**À faire:**
a) Recopiez le passage de l'entretien sur (LA)HORDE qui commence à « Qui est à l’origine » et se termine à « non plus d’ailleurs! ».
b) Dans l'entretien sur (LA)HORDE, sur quelle danse le collectif travaille-t-il actuellement ?
c) Écrivez la suite de l'entretien sur (LA)HORDE après sa dernière phrase.

Qui est à l’origine de (LA)HORDE et quelle était l'idée derrière ce collectif ?
(LA)HORDE est un collectif qui réunit trois artistes, Jonathan Debrouwer, Arthur Harel et moi-même. Ensemble nous développons notre pratique à travers la mise en scène, la réalisation de films, l’installation vidéo, la création chorégraphique et la performance. Nous avions envie d’échanger sur nos différents projets et de construire une structure qui pourrait nous représenter tous. (LA)HORDE est né très rapidement après. L’envie de collectif, pour s’effacer derrière le groupe, et se libérer de l‘association entre la personne et la persona a été le moteur principal. Personne dans le public ne pourra vraiment savoir qui de nous trois parle à quel moment, et au final nous non plus d’ailleurs!
Un de vos spectacles met le concept de danse post-Internet à l’honneur. Tu peux m’en dire un peu plus ? C’est quoi, la danse post-Internet ?
L’art sait s’emparer de manière très rapide de néologismes et s’amuse à nommer très vite des courants, des époques, on a eu récemment des exemples assez marrant comme le zombie formalism... Le terme « post internet » est extrêmement évident quand il s’agit de la représentation –je suis étonnée que le monde de la danse ne s’en soit pas emparé immédiatement. C’est un terme qui correspond vraiment à notre pratique et notre vision de la danse car il induit que le corps s’implique différemment aujourd’hui dans des espaces réels et virtuels, en 3D et en 2D. Ensuite, parce que ce nouvel espace d’expression a amené beaucoup de personnes à se filmer chez elles, dans leur intimité et en dansant, mais surtout à les partager sur la toile. C’est un geste très fort sur la question de la représentation. Cela nous permet d’avoir accès à des danses plus spécifiques, des danses traditionnelles, des tutoriels, ou encore des danses qui se sont au départ uniquement développées sur internet. C’est le cas du jumpstyle, la danse sur laquelle nous travaillons actuellement.

**Données fournies:**
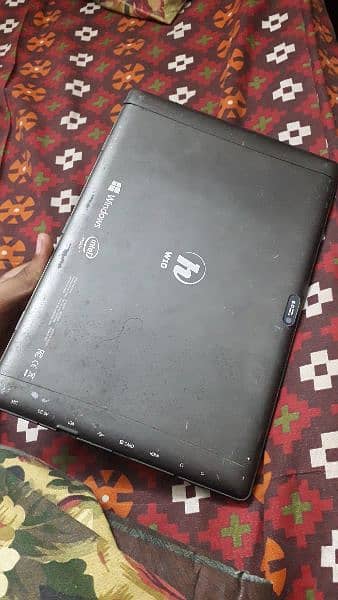 HP TAB TO LAPTOP CONVERTABLE. 2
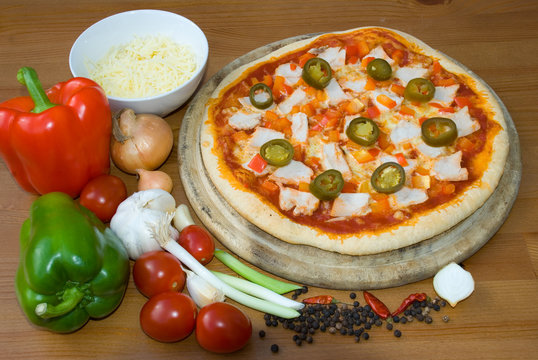 leckere pizza mit jalapenos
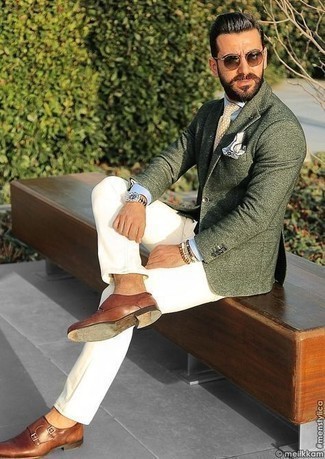 Weißes bedrucktes Einstecktuch kombinieren – 172 Smart-Casual Herren Outfits: Für ein bequemes Couch-Outfit, tragen Sie ein dunkelgrünes Sakko und ein weißes bedrucktes Einstecktuch. Entscheiden Sie sich für braunen Doppelmonks aus Leder, um Ihr Modebewusstsein zu zeigen.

**Réponses par tâche:**
a)
Qui est à l’origine de (LA)HORDE et quelle était l'idée derrière ce collectif ?
(LA)HORDE est un collectif qui réunit trois artistes, Jonathan Debrouwer, Arthur Harel et moi-même. Ensemble nous développons notre pratique à travers la mise en scène, la réalisation de films, l’installation vidéo, la création chorégraphique et la performance. Nous avions envie d’échanger sur nos différents projets et de construire une structure qui pourrait nous représenter tous. (LA)HORDE est né très rapidement après. L’envie de collectif, pour s’effacer derrière le groupe, et se libérer de l‘association entre la personne et la persona a été le moteur principal. Personne dans le public ne pourra vraiment savoir qui de nous trois parle à quel moment, et au final nous non plus d’ailleurs!

b) Le jumpstyle.

c)
C’est un terme emprunté à l’art contemporain. Est-ce que cet emprunt justifie votre démarche de réunir différentes disciplines artistiques ?
Dans (LA)HORDE, nous évoluons de manière naturelle entre art contemporain, danse contemporaine et cinéma. Il est important pour nous de ne pas nous cantonner à un seul domaine. On a envie de travailler plusieurs formats et de faire parler les corps. Nous sommes par exemple en résidence dans un club pour les soirées Possession, avec Anne-Claire Gallet (Dactylo). Dans ce cadre, nous allons réaliser notre deuxième court-métrage. Nous allons aussi réaliser une vidéo sur les cloud chasers pour la Lafayette Anticipation, la fondation des Galeries Lafayette.
Vous avez fait danser des séniors, mais aussi des adolescents. Deux générations bien distinctes dont les corps sont peu représentés socialement et questionnent notre rapport à la beauté. Cette démarche est-elle consciente de votre part ? Est-elle politique ?
Nous n’avons pas eu à combattre des idées réacs en interne, mais à affiner notre rapport au monde, à la représentation et la responsabilité qu’elle engage. Nous n’avons aucune envie d’être dans la continuité des normes physiques imposées par la société actuelle. Mais nous faisons aussi attention à ne pas tomber dans une esthétisation inversée, qui est tout aussi contestable. Quand on nous a proposé de faire un projet avec les séniors, notre première réaction a été de nous dire que ce terme ne signifiait rien pour nous : les interprètes sur le plateau avaient entre 54 et 84 ans. Mais si un jeune sportif se considérant senior s’était présenté, nous aurions travaillé avec lui aussi. Je sais que j’essaye souvent de faire sortir les femmes comme les hommes des normes dans lesquelles ils ont grandi, afin que la réapropriation de leurs corps puisse devenir ou redevenir un choix. Nous travaillons avec tous les types de corps. C’était le parti de Night owl, un spectacle que nous avons présenté avec des danseurs aveugles ou mal-voyants. Tous les interprètes portaient de faux-masques de réalité augmentée. L’idée était d’inviter le spectateur à imaginer qu’un autre monde se déroulait sous ses yeux et à travers ceux des danseurs mal-voyants. En libérant le corps de chaque danseur des normes et des diktats qui l’astreignent, nous entendons libérer le spectateur.
Quelle définition donnerais-tu, en tant qu’artiste et chorégraphe, à la féminité aujourd’hui? La danse est-elle un moyen de se la (ré)approprier ?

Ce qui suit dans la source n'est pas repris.